___ Records supplied

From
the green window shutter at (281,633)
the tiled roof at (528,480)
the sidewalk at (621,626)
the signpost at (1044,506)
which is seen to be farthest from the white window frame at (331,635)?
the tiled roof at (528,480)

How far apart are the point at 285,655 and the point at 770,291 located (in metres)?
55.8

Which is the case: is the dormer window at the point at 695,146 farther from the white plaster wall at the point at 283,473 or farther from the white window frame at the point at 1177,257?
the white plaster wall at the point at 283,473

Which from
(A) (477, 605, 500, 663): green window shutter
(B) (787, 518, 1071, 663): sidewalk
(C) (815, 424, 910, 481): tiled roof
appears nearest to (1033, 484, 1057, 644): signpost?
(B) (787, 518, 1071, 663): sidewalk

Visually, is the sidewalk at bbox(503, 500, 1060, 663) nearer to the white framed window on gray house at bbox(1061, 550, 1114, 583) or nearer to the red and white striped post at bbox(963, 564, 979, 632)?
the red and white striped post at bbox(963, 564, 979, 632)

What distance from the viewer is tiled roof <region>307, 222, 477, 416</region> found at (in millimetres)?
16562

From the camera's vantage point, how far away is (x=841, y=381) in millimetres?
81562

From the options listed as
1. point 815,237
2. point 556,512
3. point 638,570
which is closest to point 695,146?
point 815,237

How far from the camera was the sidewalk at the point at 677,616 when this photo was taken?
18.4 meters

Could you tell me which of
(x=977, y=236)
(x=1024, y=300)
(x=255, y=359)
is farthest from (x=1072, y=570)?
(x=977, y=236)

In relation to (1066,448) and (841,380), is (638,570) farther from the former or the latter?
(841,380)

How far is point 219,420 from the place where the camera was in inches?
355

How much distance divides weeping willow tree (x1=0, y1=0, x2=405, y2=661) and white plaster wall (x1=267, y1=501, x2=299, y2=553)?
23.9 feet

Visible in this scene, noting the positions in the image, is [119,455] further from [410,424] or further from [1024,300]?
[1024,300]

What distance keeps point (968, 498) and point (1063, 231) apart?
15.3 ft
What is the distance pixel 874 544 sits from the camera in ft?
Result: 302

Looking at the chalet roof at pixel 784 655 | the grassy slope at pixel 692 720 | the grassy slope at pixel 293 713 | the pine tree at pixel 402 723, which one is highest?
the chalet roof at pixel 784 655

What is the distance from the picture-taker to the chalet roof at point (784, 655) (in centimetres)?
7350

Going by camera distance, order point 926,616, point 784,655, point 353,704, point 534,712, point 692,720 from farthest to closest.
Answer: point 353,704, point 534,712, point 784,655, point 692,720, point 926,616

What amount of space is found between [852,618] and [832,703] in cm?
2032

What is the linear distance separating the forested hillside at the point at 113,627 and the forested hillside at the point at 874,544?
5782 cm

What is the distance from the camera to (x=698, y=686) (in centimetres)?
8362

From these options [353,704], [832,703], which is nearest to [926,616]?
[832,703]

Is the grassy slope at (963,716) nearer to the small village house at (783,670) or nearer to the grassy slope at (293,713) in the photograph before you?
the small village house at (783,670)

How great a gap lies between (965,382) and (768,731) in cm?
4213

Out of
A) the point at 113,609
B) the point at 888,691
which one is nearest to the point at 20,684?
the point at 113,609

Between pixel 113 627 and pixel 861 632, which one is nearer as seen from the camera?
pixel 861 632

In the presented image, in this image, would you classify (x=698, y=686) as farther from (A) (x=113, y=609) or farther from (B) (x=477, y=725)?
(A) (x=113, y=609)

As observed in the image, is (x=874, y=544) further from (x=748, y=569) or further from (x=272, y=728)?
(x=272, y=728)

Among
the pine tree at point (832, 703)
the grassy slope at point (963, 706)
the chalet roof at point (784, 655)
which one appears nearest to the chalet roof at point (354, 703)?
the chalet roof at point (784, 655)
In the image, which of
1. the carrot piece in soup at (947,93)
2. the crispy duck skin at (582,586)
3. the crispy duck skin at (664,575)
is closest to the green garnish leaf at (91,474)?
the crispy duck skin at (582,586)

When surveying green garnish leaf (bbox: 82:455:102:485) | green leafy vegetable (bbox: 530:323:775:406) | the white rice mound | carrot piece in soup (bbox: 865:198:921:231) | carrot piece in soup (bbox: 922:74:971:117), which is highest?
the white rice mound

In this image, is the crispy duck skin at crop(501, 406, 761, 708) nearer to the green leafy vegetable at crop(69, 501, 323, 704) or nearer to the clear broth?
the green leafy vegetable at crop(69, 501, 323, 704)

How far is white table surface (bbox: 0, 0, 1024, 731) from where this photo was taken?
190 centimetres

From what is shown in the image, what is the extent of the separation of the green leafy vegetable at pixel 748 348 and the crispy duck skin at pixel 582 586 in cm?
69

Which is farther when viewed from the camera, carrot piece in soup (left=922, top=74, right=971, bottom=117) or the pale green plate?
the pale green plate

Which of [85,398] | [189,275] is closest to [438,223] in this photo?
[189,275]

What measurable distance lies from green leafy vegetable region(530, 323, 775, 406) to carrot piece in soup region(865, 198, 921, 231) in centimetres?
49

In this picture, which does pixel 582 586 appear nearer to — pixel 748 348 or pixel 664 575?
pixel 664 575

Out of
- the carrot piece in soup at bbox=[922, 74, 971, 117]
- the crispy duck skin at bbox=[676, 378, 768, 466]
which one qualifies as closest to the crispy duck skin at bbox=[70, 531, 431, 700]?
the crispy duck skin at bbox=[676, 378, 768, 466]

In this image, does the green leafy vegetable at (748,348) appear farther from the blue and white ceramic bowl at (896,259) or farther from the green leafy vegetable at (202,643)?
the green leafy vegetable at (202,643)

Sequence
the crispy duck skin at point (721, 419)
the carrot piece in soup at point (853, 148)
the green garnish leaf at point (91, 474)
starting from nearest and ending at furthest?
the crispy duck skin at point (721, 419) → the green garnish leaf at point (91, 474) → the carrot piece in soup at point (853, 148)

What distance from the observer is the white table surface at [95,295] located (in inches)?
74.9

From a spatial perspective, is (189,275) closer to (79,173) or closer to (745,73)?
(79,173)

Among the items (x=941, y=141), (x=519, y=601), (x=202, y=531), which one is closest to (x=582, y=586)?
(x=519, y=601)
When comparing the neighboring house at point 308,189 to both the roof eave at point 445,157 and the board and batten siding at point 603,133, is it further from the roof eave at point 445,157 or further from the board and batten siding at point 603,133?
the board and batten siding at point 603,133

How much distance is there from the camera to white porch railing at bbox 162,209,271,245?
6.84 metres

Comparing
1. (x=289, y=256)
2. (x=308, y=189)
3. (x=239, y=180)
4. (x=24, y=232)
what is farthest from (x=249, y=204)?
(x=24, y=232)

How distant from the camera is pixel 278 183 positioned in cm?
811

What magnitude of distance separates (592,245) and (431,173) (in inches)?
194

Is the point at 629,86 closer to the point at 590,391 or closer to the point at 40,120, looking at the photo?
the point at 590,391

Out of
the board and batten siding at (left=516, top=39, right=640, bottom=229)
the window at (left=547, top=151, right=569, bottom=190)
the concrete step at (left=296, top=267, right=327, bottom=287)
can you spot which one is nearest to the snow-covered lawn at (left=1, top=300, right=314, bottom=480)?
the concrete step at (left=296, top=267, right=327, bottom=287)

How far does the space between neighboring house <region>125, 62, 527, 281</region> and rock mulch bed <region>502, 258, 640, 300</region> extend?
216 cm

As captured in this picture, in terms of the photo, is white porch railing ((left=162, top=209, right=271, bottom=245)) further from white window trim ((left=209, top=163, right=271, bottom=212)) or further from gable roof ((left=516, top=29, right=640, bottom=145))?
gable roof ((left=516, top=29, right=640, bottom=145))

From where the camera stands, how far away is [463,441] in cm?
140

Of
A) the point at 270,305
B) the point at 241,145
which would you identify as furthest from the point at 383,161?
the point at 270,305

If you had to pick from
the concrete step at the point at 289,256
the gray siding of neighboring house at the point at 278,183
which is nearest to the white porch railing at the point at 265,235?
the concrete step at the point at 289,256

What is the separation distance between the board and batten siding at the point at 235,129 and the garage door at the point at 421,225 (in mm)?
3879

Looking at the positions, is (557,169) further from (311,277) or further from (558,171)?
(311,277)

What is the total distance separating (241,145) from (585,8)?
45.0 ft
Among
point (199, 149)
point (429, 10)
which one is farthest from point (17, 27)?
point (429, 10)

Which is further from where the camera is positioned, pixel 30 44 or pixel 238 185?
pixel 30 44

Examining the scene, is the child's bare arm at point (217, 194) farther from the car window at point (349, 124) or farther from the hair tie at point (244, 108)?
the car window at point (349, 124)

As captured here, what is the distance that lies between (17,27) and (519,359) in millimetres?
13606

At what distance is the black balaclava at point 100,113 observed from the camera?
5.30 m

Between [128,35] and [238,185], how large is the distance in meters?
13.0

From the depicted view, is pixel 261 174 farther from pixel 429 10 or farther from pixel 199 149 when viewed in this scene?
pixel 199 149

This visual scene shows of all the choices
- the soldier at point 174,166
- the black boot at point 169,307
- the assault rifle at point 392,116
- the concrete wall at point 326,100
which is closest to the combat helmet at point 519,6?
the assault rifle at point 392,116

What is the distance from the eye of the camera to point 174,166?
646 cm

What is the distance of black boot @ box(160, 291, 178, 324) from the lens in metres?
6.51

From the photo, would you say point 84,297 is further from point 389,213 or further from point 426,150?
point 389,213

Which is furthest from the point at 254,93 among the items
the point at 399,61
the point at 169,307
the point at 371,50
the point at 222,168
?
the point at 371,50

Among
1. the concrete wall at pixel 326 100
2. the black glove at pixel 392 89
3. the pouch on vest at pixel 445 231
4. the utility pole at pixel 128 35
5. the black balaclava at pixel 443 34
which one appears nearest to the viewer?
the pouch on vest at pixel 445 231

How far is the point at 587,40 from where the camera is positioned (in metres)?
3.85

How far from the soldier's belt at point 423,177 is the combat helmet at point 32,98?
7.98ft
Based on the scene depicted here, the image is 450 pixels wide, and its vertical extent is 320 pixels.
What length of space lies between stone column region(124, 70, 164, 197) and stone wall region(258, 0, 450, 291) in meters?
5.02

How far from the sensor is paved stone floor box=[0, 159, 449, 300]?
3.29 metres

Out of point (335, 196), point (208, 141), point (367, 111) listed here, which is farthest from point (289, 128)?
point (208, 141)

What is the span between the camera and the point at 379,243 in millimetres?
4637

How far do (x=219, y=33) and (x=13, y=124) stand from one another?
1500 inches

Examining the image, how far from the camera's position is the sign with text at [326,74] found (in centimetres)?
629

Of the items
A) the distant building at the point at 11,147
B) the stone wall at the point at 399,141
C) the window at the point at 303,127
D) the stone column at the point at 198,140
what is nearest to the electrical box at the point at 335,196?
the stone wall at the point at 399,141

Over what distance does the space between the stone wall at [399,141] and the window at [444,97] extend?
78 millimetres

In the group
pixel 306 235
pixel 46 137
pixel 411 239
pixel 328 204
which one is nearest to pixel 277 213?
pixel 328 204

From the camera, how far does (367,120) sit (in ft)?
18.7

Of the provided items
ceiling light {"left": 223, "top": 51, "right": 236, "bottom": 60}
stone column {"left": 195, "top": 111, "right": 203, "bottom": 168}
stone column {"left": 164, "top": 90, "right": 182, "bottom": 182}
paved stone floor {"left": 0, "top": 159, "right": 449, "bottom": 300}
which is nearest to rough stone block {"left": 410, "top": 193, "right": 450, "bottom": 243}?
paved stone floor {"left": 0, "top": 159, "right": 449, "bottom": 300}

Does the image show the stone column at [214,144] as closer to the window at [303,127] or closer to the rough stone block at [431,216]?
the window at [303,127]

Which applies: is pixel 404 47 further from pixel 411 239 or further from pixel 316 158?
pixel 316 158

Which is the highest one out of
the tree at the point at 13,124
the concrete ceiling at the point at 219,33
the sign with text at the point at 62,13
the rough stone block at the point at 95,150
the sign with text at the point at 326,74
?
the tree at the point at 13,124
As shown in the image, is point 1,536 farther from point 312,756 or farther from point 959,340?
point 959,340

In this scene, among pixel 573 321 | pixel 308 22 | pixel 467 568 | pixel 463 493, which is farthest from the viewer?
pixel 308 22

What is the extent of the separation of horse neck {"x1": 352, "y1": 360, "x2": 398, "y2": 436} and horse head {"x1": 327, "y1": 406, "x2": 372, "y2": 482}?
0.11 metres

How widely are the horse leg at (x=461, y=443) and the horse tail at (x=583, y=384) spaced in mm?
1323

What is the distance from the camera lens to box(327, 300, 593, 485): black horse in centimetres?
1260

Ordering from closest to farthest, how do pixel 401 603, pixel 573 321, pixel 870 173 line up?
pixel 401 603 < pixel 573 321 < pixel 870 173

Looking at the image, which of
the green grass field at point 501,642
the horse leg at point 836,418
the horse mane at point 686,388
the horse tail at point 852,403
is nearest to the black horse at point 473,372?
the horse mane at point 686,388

______

=== What needs to be done ===
Starting at the line containing "Which applies: is" and ending at the end of the data, lay out that data as a two-column CSV with the columns text and answer, one row per item. Put each value in one quoted field and replace line breaks with spaces.

=== Solution to this task ===
text,answer
"Which applies: is pixel 404 47 further from pixel 411 239 or further from pixel 316 158?","pixel 316 158"
"Which is the highest one out of the tree at the point at 13,124 the concrete ceiling at the point at 219,33 the sign with text at the point at 62,13 the rough stone block at the point at 95,150 the sign with text at the point at 326,74 ?","the tree at the point at 13,124"
"As shown in the image, is point 1,536 farther from point 312,756 or farther from point 959,340?","point 959,340"
"In this scene, among pixel 573 321 | pixel 308 22 | pixel 467 568 | pixel 463 493, which is farthest from the viewer?","pixel 308 22"
"What is the extent of the separation of horse neck {""x1"": 352, ""y1"": 360, ""x2"": 398, ""y2"": 436} and horse head {""x1"": 327, ""y1"": 406, ""x2"": 372, ""y2"": 482}?","0.11 metres"
"How widely are the horse leg at (x=461, y=443) and the horse tail at (x=583, y=384) spaced in mm?","1323"
"What is the distance from the camera lens to box(327, 300, 593, 485): black horse in centimetres?","1260"
"Ordering from closest to farthest, how do pixel 401 603, pixel 573 321, pixel 870 173 line up?","pixel 401 603 < pixel 573 321 < pixel 870 173"
"Looking at the image, which of the green grass field at point 501,642 the horse leg at point 836,418 the horse mane at point 686,388 the horse tail at point 852,403 is nearest to the black horse at point 473,372?","the horse mane at point 686,388"